- Was erwartet wird
Führen Sie den Textauszug über den Beitrag von Ulrike Ackermann im Anschluss an seinen letzten Satz weiter.

- Textauszug

|---|

5. Die Fülle der Details im Artikel zeugen von großer Sachkenntnis und können hier nur erwähnt werden.
DISKUSSION
6. Eigentlich kann man dem Artikel nur Positives abgewinnen. Dennoch bleiben wichtige Fragen offen, denen im Rahmen dieses Blogs versucht wird, nach zu gehen.
7. Die Diskussion im Beitrag von Ulrike Ackermann folgt den großen Linien der europäischen Aufklärung und den aktuellen Werten der Menschenrechte und den grundlegenden Verfassungstexten in Deutschland und Europa. In diesem Rahmen ist die Argumentation schlüssig.
8. Einem aufmerksamen Betrachter der Menschenrechts- und Grundgesetzdiskussion (vgl. die 11-teilig Diskussion zum Begriff ‚Menschenwürde‘ im Kontext des gleichnamigen Buches von Paul Tiedemann in diesem Blog) wird aber nicht entgangen sein, dass sich die aktuellen Interpretationen dieser Werte im Bereich der Rechtsexperten eher in die Richtung bewegt, dass eine klare Begründung mindestens schwierig, wenn nicht gar unmöglich wird. Selbst ein Paul Tiedemann, dem die Bewahrung der Menschenwürde ein großes Anliegen ist, muss für die Begründung seines Standpunktes zu Argumentationen greifen, die alles andere als selbsterklärend sind.

|---|

- Datenauszug

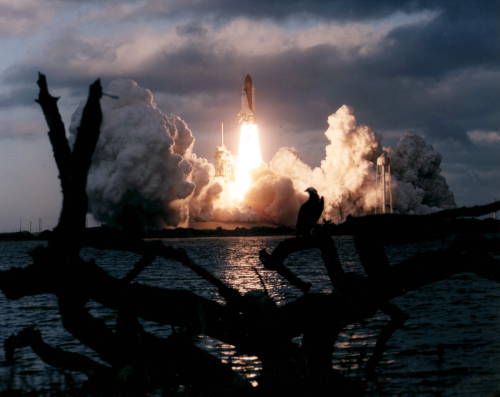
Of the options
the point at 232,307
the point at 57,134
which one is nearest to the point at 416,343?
the point at 232,307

|---|

- Antwortfeld
9. Erweitert man den Blick auf die Entwicklung des Menschenbildes in den Naturwissenschaften und den technologienahen Bereichen, dann muss man konstatieren, dass die Naturwissenschaften, sofern sie überhaupt einen Bezug zum Menschenbild nehmen, den Menschen in keinster Weise so sehen, wie Grundgesetz und Menschenrechte dies voraussetzen. In den Naturwissenschaften ist der Mensch der Aufklärung praktisch verschwunden: eine Ansammlung von Molekülen, Atomen, Teilchen ohne jegliche spezifische Bedeutung und damit ohne jegliche Werte.
10. Bedenkt man, dass diese Verschiebungen im Weltbild zusätzlich einhergehen mit einem dramatischen Abbau von geistes- und sozialwissenschaftlichen Lehrstühlen und Standards, dann werden hier auch mögliche Quellen alternativer kritischer Betrachtungsweisen schlichtweg ausgelöscht.
11. Ein weiteres Moment ist die ‚Form‘ der Technologie. Mit dem Aufkommen von ‚intelligenten‘ Maschinen erleben wir nicht nur eine weitere industrielle Revolution, die bisherige Industrien und Arbeitswelten bedrohen, sondern wir erleben einen Frontalangriff auf alsbald scheinbar alle Fähigkeiten, die bislang als ‚typisch Menschlich‘ galten. Was dies für die bisherigen Gesellschaften bedeuten, ist schwer voraussagbar. Auf keinen Fall kann es ein einfaches ‚weiter so‘ wie bisher geben.
12. Sieht man diese neuen technologisches Möglichkeiten mit der simultanen Erosion des aufklärerischen Menschenbildes (repräsentiert in den Menschenrechten) und der Tendenz selbst demokratischer Regierungen, die Besonderheit des Menschen ‚zu opfern‘, dann kann man erahnen, dass die bisherige (‚klassische‘) Freiheitsdiskussion erheblich ausgeweitet und radikalisiert werden muss. Der Mensch selbst steht zur Debatte in einer Weise, wie wir es noch nie erlebt haben.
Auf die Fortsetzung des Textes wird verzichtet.